▸ **Material provided**
════════════════

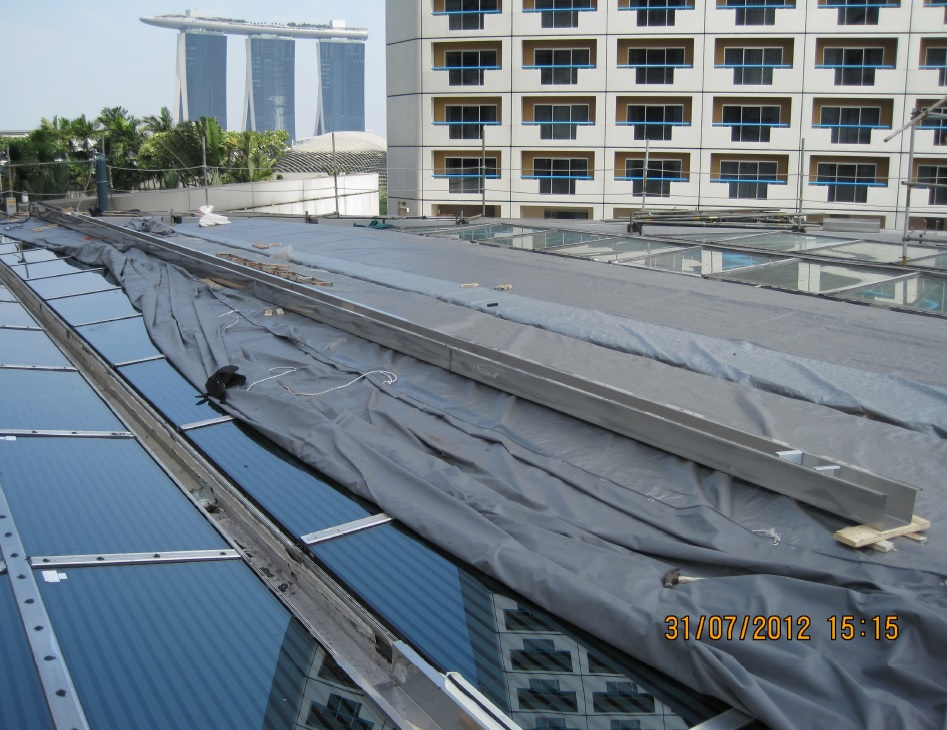 Lee Wall Cladding Amp Roofing Pte Ltd December 2012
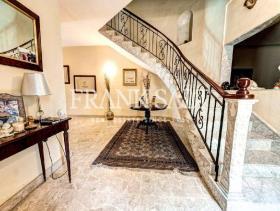Image No.8-Villa de 3 chambres à vendre à Ta Xbiex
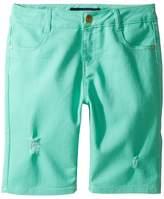 Tommy Hilfiger Bermuda Length Distressed Denim Shorts in Cabbage (Little Kids/Big Kids)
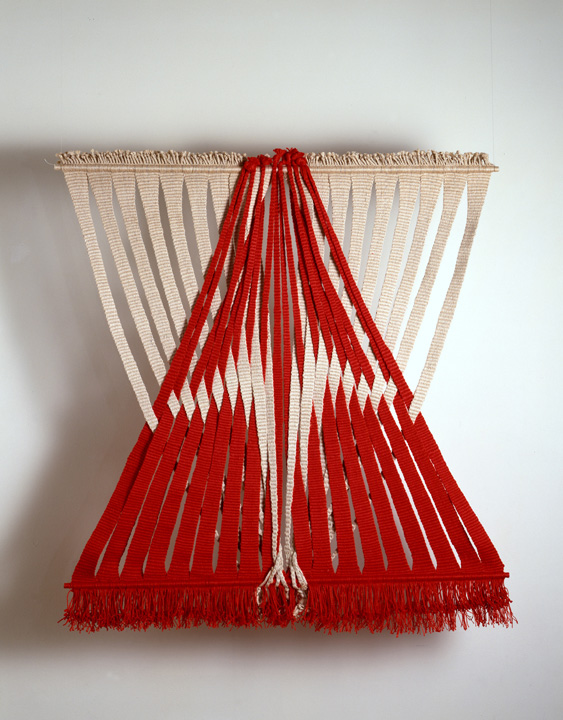 Lenore Tawney, Union of Water and Fire, 1974, Linen, 38 x 36 inches. Collection of Lenore G. Tawney Foundation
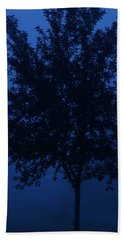 Blue Cherry Tree Bath Towel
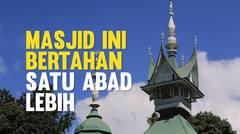 Masjid Rao Rao: Mitos dan Fakta yang Bertahan 1 Abad Lebih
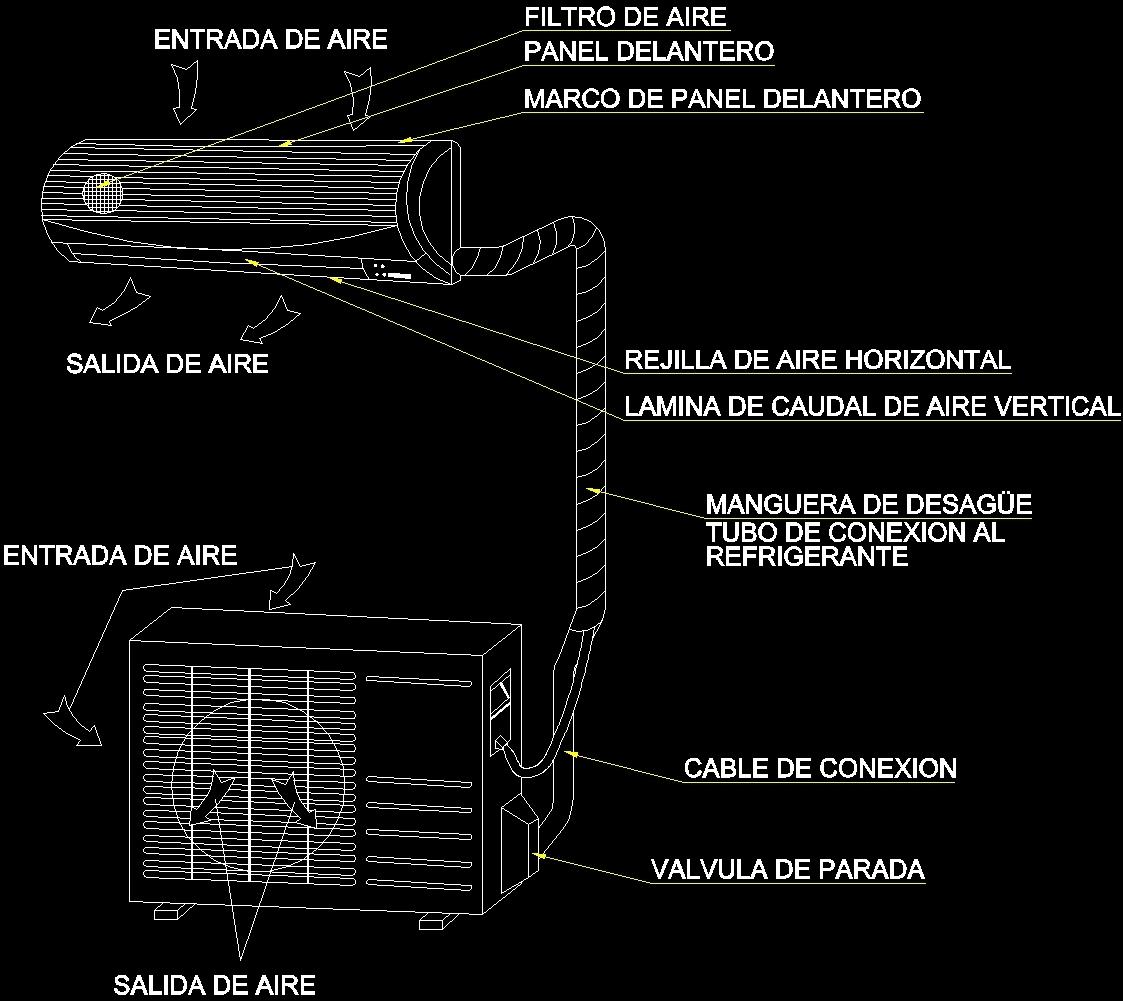 Detail Mini Split Dwg Detail For Autocad Designs Cad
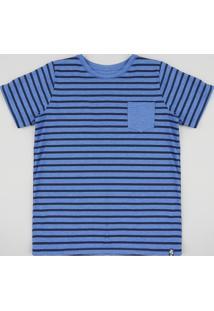 Camiseta Infantil Listrada Com Bolso Manga Curta Gola Azul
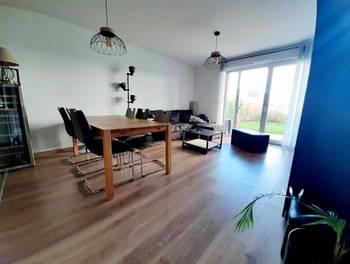 Appartement 3 pièces 64,6 m2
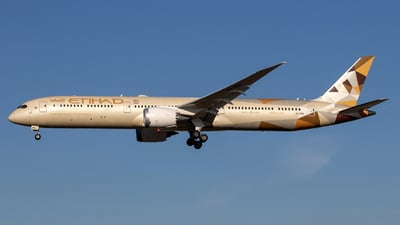 A6-BMA - Boeing 787-10 Dreamliner - Etihad Airways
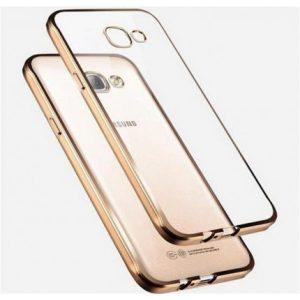 Прозрачный силиконовый чехол для Samsung A510F Galaxy A5 (2016) с глянцевой окантовкой (Золотой)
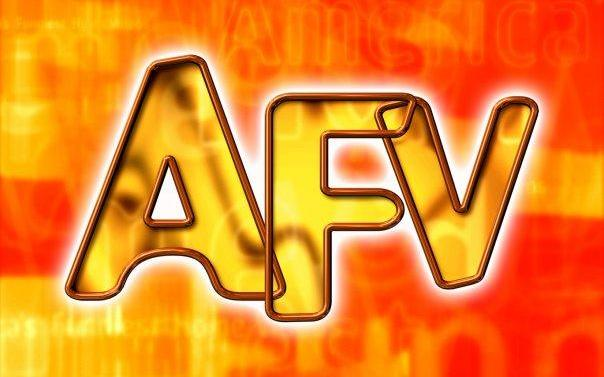 americas_funniest_home_videos_logo_2004_afv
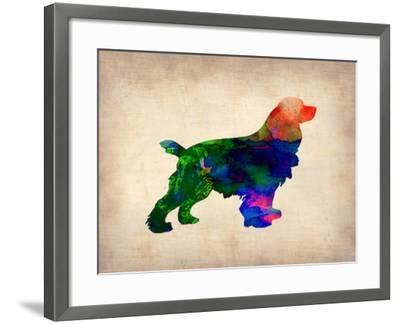 Spaniel Watercolor-NaxArt-Framed Art Print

════════════════

▸ **Task goal**
Return exactly the lines of the material above, starting at the line containing "Detail Mini Split" and finishing at the line containing "Прозрачный силиконовый чехол", without any pictures.

▸ **Your response**
 Detail Mini Split Dwg Detail For Autocad Designs Cad
 Camiseta Infantil Listrada Com Bolso Manga Curta Gola Azul
 Appartement 3 pièces 64,6 m2
 A6-BMA - Boeing 787-10 Dreamliner - Etihad Airways
 Прозрачный силиконовый чехол для Samsung A510F Galaxy A5 (2016) с глянцевой окантовкой (Золотой)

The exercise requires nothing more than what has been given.